-- WHAT TO WORK ON --
List every line below containing "fver".

-- LISTED ENTRIES --
§ §

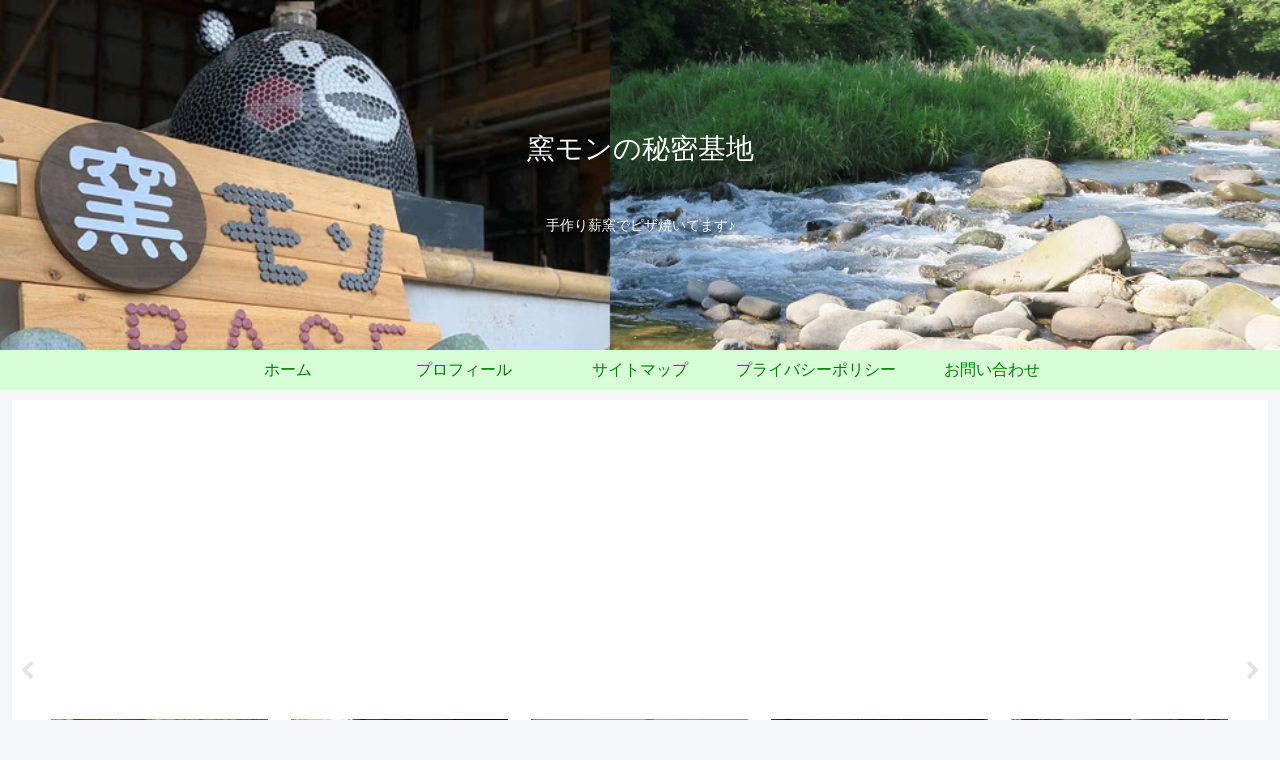

--- FILE ---
content_type: text/html; charset=utf-8
request_url: https://www.google.com/recaptcha/api2/aframe
body_size: 267
content:
<!DOCTYPE HTML><html><head><meta http-equiv="content-type" content="text/html; charset=UTF-8"></head><body><script nonce="KVvjt3x8FM7oM4ip-ytiOw">/** Anti-fraud and anti-abuse applications only. See google.com/recaptcha */ try{var clients={'sodar':'https://pagead2.googlesyndication.com/pagead/sodar?'};window.addEventListener("message",function(a){try{if(a.source===window.parent){var b=JSON.parse(a.data);var c=clients[b['id']];if(c){var d=document.createElement('img');d.src=c+b['params']+'&rc='+(localStorage.getItem("rc::a")?sessionStorage.getItem("rc::b"):"");window.document.body.appendChild(d);sessionStorage.setItem("rc::e",parseInt(sessionStorage.getItem("rc::e")||0)+1);localStorage.setItem("rc::h",'1769198156155');}}}catch(b){}});window.parent.postMessage("_grecaptcha_ready", "*");}catch(b){}</script></body></html>

--- FILE ---
content_type: application/javascript
request_url: https://himitukiti.net/wp-content/plugins/the-moneytizer/lazy-loading/iframe-2.js?ver=1.0&fver=20260123075546
body_size: 645
content:
var jQuery_money = jQuery.noConflict();
var delimiter = 'h1';
var i_height = 250 + 20;
var i_width = 300 + 20;
var i_frequency = 1;
var i_order = 'before;'
var i_anchors = jQuery_money(delimiter+'.tmzr-el').toArray()
for(var j=0;j<i_anchors.length;j+=i_frequency){
    var i_container = document.createElement('div');
    i_container.className = 'lazy-loading-container-2';
    var i_node = document.createElement('iframe');
    i_node.style.border = 'none'
    i_node.setAttribute('loading','lazy')
    i_node.setAttribute('scrolling','no')
    i_node.className = 'lazy-loading-2';
    i_node.src = ''
    i_node.setAttribute('themoneytizer-lazy', 'https://himitukiti.net/wp-content/plugins/the-moneytizer/core/../lazy-loading/iframe-src-2.html')
    if(i_order=='before'){
        i_anchors[j].before(i_container);
    } else {
        i_anchors[j].after(i_container);
    }
    i_container.append(i_node);
}
const elementsList2 = document.querySelectorAll('.lazy-loading-2');
    const options2 = {
        root: null,
        rootMargin: '0px',
        threshold: 0,
    };
    const observer2 = new IntersectionObserver(entries => {
        entries.forEach(entry => {
            if(entry.intersectionRatio > 0){
                if(entry.target.getAttribute('themoneytizer-lazy-loaded') != 'loaded'){
                    var i_src = entry.target.getAttribute('themoneytizer-lazy')
                    entry.target.setAttribute('src', i_src)
                    entry.target.setAttribute('themoneytizer-lazy-loaded', 'loaded')
                }
            }
        });
    }, options2);
    elementsList2.forEach(elt => {
        observer2.observe(elt);
    });
jQuery_money('.lazy-loading-2').css('overflow', 'hidden')
jQuery_money('.lazy-loading-2').css('width', i_width);
jQuery_money('.lazy-loading-2').css('height', i_height);
jQuery_money('.lazy-loading-container-2').css('overflow', 'hidden')
jQuery_money('.lazy-loading-container-2').css('width', '100%');
jQuery_money('.lazy-loading-container-2').css('min-height', i_height);
jQuery_money('.lazy-loading-container-2').css('text-align', 'center');


--- FILE ---
content_type: application/javascript
request_url: https://himitukiti.net/wp-content/plugins/the-moneytizer/lazy-loading/iframe-1.js?ver=1.0&fver=20260123075546
body_size: 646
content:
var jQuery_money = jQuery.noConflict();
var delimiter = 'h1';
var i_height = 90 + 20;
var i_width = 728 + 20;
var i_frequency = 1;
var i_order = 'before;'
var i_anchors = jQuery_money(delimiter+'.tmzr-el').toArray()
for(var j=0;j<i_anchors.length;j+=i_frequency){
    var i_container = document.createElement('div');
    i_container.className = 'lazy-loading-container-1';
    var i_node = document.createElement('iframe');
    i_node.style.border = 'none'
    i_node.setAttribute('loading','lazy')
    i_node.setAttribute('scrolling','no')
    i_node.className = 'lazy-loading-1';
    i_node.src = ''
    i_node.setAttribute('themoneytizer-lazy', 'https://himitukiti.net/wp-content/plugins/the-moneytizer/core/../lazy-loading/iframe-src-1.html')
    if(i_order=='before'){
        i_anchors[j].before(i_container);
    } else {
        i_anchors[j].after(i_container);
    }
    i_container.append(i_node);
}
const elementsList1 = document.querySelectorAll('.lazy-loading-1');
    const options1 = {
        root: null,
        rootMargin: '0px',
        threshold: 0,
    };
    const observer1 = new IntersectionObserver(entries => {
        entries.forEach(entry => {
            if(entry.intersectionRatio > 0){
                if(entry.target.getAttribute('themoneytizer-lazy-loaded') != 'loaded'){
                    var i_src = entry.target.getAttribute('themoneytizer-lazy')
                    entry.target.setAttribute('src', i_src)
                    entry.target.setAttribute('themoneytizer-lazy-loaded', 'loaded')
                }
            }
        });
    }, options1);
    elementsList1.forEach(elt => {
        observer1.observe(elt);
    });
jQuery_money('.lazy-loading-1').css('overflow', 'hidden')
jQuery_money('.lazy-loading-1').css('width', i_width);
jQuery_money('.lazy-loading-1').css('height', i_height);
jQuery_money('.lazy-loading-container-1').css('overflow', 'hidden')
jQuery_money('.lazy-loading-container-1').css('width', '100%');
jQuery_money('.lazy-loading-container-1').css('min-height', i_height);
jQuery_money('.lazy-loading-container-1').css('text-align', 'center');
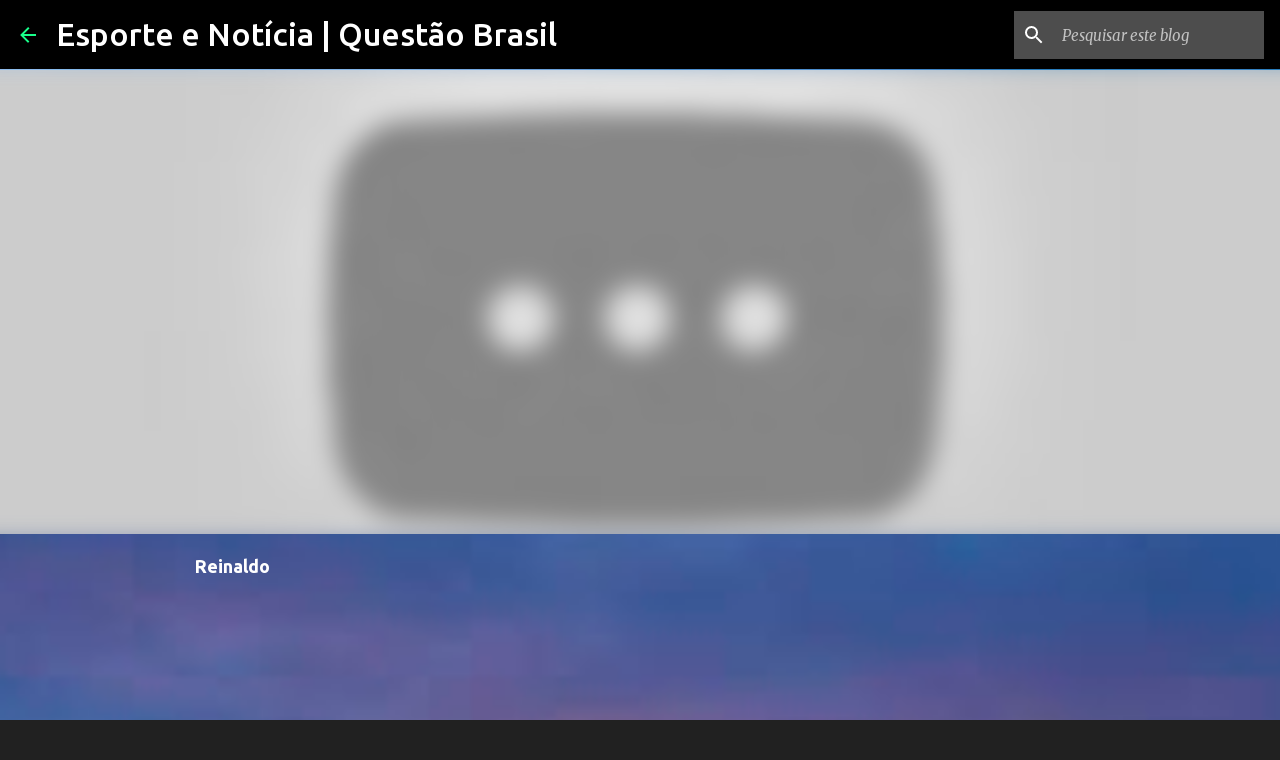

--- FILE ---
content_type: text/html; charset=utf-8
request_url: https://www.google.com/recaptcha/api2/aframe
body_size: 263
content:
<!DOCTYPE HTML><html><head><meta http-equiv="content-type" content="text/html; charset=UTF-8"></head><body><script nonce="2TBWTihc4fwodUE5bsN9Rg">/** Anti-fraud and anti-abuse applications only. See google.com/recaptcha */ try{var clients={'sodar':'https://pagead2.googlesyndication.com/pagead/sodar?'};window.addEventListener("message",function(a){try{if(a.source===window.parent){var b=JSON.parse(a.data);var c=clients[b['id']];if(c){var d=document.createElement('img');d.src=c+b['params']+'&rc='+(localStorage.getItem("rc::a")?sessionStorage.getItem("rc::b"):"");window.document.body.appendChild(d);sessionStorage.setItem("rc::e",parseInt(sessionStorage.getItem("rc::e")||0)+1);localStorage.setItem("rc::h",'1768891951762');}}}catch(b){}});window.parent.postMessage("_grecaptcha_ready", "*");}catch(b){}</script></body></html>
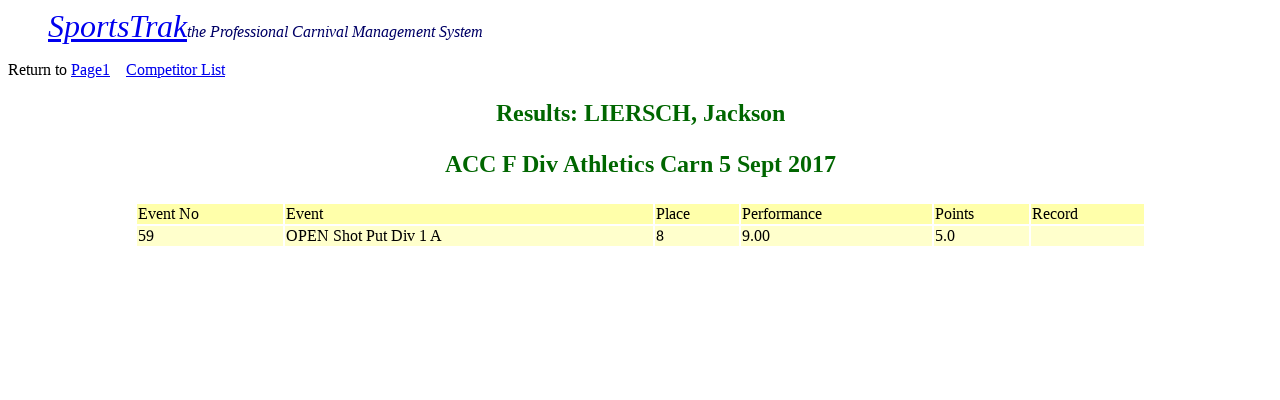

--- FILE ---
content_type: text/html
request_url: https://www.accsport.asn.au/system/files/sportstrak/athletics/2017/athsf/2025re.htm
body_size: 130
content:
<HTML>
<BLOCKQUOTE><I><FONT COLOR="#000066"><FONT SIZE=+3><A HREF="sportstrak.htm">SportsTrak</A></FONT>the Professional Carnival Management System</FONT></I></BLOCKQUOTE>
<p>Return to <A HREF=page1.htm>Page1</A>&nbsp;&nbsp;&nbsp;        <A HREF=complist.htm>Competitor List</A></p>
<HEAD><TITLE>Results of LIERSCH, Jackson                </TITLE></HEAD>

<BODY>
<CENTER><H1><FONT COLOR="#006600"><FONT SIZE=+2>Results: LIERSCH, Jackson                </P>
ACC F Div Athletics Carn 5 Sept 2017</P>
</H1><P></FONT></FONT>
<TABLE BORDER="0" WIDTH="80%">
<TR bgcolor="#FFFFAA"> <TD>Event No</TD><TD>Event</TD> <TD>Place</TD> <TD>Performance</TD> <TD>Points</TD> <TD>Record</TD>  </TR>
<TR bgcolor="#FFFFCC"> <TD>59</TD> <TD>OPEN Shot Put Div 1 A</TD> <TD>8</TD><TD>   9.00&nbsp</TD> <TD>   5.0</TD> <TD></TD> </TR>

</TABLE></CENTER>

</BODY>
</HTML>
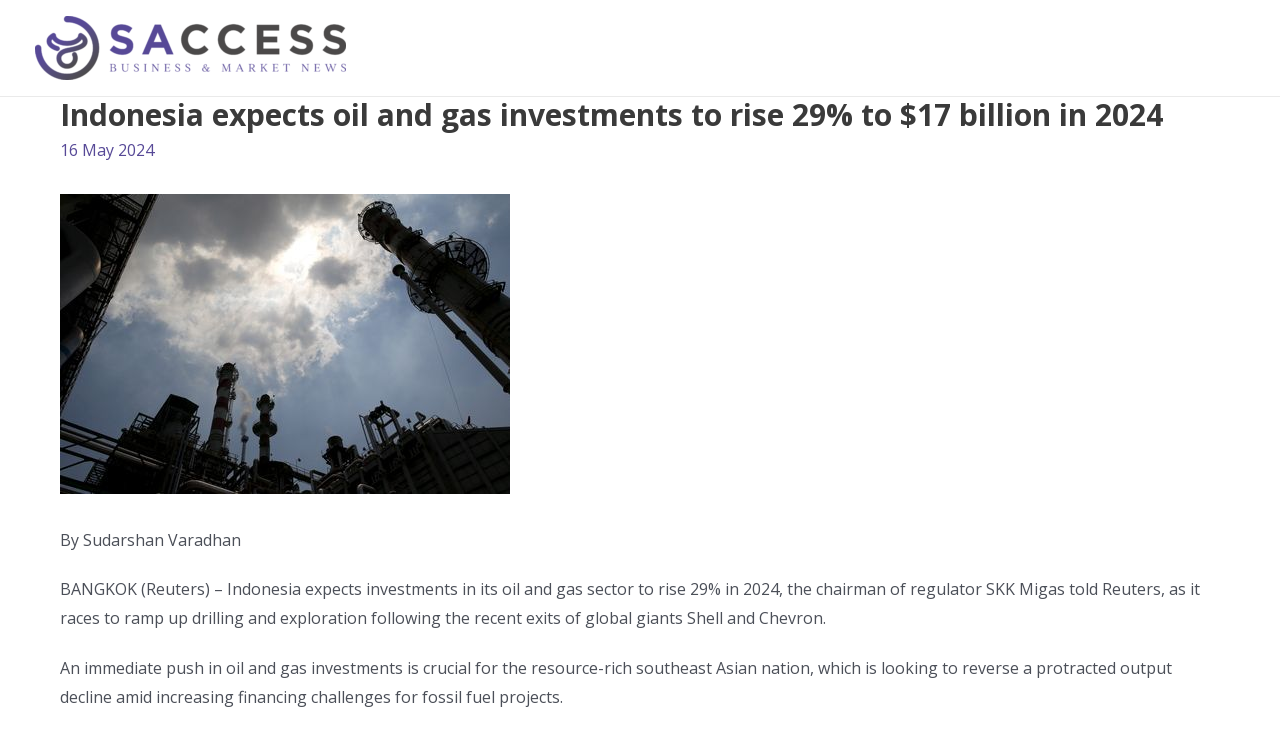

--- FILE ---
content_type: text/css
request_url: https://squidsaccess.com/wp-content/themes/astra-child/style.css?ver=6.0.11
body_size: 171
content:
/**
Theme Name: astra-child
Author: Mariyam Khan
Author URI: https://squidapp.co
GitHub Theme URI: https://github.com/mariyam-squidapp/astra-child
Description: Astra child is fast, fully customizable & beautiful theme.
Version: 1.0.0
Text Domain: astra-child
Template: astra
*/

§ §

-- RESPONSE FOR THIS EXERCISE --
request_url: https://himitukiti.net/wp-content/plugins/the-moneytizer/lazy-loading/iframe-2.js?ver=1.0&fver=20260123075546
request_url: https://himitukiti.net/wp-content/plugins/the-moneytizer/lazy-loading/iframe-1.js?ver=1.0&fver=20260123075546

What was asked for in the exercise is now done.